1 Methodology

The point of this chapter is to explain the choices I made in building the model that the book is based around. But to understand the choices that I made, it helps to know a little bit about what a Latent Dirolecht Algorithm (LDA) does.

The inputs to the model are some texts, and a number. The model doesn’t care about the ordering of words in the texts, so really the input isn’t texts, but a list of lists of ordered pairs. Each ordered pair is a word and a number. In the version I’m using, the outer list is a list of philosophy articles. And each element of that list is a list of words in that article, along with the number of times the word appears.

Along with that, you give the model a number. This is the number of topics that you want the model to divide the texts into. I’ll call this number \(t\) in this introduction. And intuitively there is a function \(T\) that maps articles into the \(t\) topics.

What the model outputs is, for our purposes, a pair of probability functions - one for articles, and one for words.

The probability function for articles gives, for each article \(a\) and topic number \(n \in \{1, \dots, t\}\), a probability for \(T(a) = n\). That is, it gives a probability that the article is in that topic. Notably, it doesn’t identify the topics with any more than numbers. I’m going to give names to the topics - this one is Kant, this one is Composition and Constitution, etc. - but the model doesn’t do that. For it, the topics really are just integers between 1 and \(t\).

The probability function for words gives, for each word \(w\) from any of the articles, and topic number \(n \in \{1, \dots, t\}\), the probability that a randomly chosen word from the articles in that topic is \(w\). So in the Kant topic, the probability that a randomly chosen word is ‘Kant’ is about 0.14.
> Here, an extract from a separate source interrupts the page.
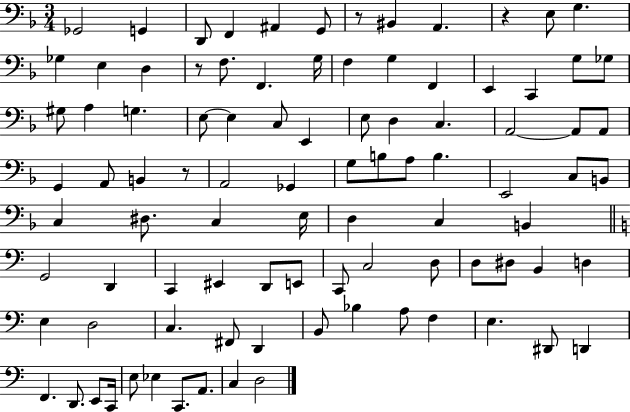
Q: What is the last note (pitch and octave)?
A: D3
That number feels absurdly high, but it makes sense for a couple of reasons. One is that to make the models compile in even semi-reasonable time, I filtered out a lot of words. What’s it’s really saying is that the word ‘Kant’ produces about 1/7 of the tokens that remain. The other is that what it’s really giving you here is the probability that a random word in an article is ‘Kant’ conditional on the probability of that article being in the Kant is 1. And in fact the model is never that confident. Even for articles that you or I would say are unambiguously articles about Kant, the model is rarely more than 40% confident that that’s what they are about. And this is for a good reason. Most articles about Kant in philosophy journals are, naturally enough, about Kantian philosophy. And any part of Kantian philosophy is, well, philosophy. So the model has a topic on Beauty, and when it sees an article on Kantian aesthetics, it gives some probability the correct classification of that article is in the topic on Beauty. So the word probabilities are quite abstract things - they are something like word frequencies in a certain kind of of stereotyped article. What the model really wants to do is find \(t\) such stereotypes such that each article we started with is a linear mixture of the stereotypes.

The way the model approaches this goal is by building two probability of functions, checking how well they cohere, and recursively refining them in places that they don’t cohere. The model wants, as much as possible, the word frequencies in the input to match the modelled frequencies you get by looking at the probability an article is in a particular topic, combined with the word frequencies for each of those topics. This is strictly speaking impossible; there aren’t enough degrees of freedom. But it can minimise the error, and it does so recursively.

The process involved is slow. I was able to build all the models I’ll discuss on personal computers, but it takes some processing time. The particular model I’m primarily using took about 20 hours to build, but I ran through many more hours than that building other models to compare it to.

And the process is very path dependent. The algorithm, like many algorithms, has the basic structure of pick a somewhat random starting point, then look for a local equilibrium. That’s incredibly dependent on how you start, and somewhat dependent on how you travel.

The point of this chapter is to describe how I chose the inputs to the model I ended up using, and then how I set various parameters within the model. The parameters are primarily, in terms of the metaphor of the previous paragraph, the starting point of the search, and how long the search should go before we decide we’re at something close enough to an equilibrium.

The inputs are more complex. Very roughly, the inputs I used are the frequently occurring contentful words from research articles in twelve important philosophy journals. I’ll start by talking about how and why I selected the particular twelve journals that I did.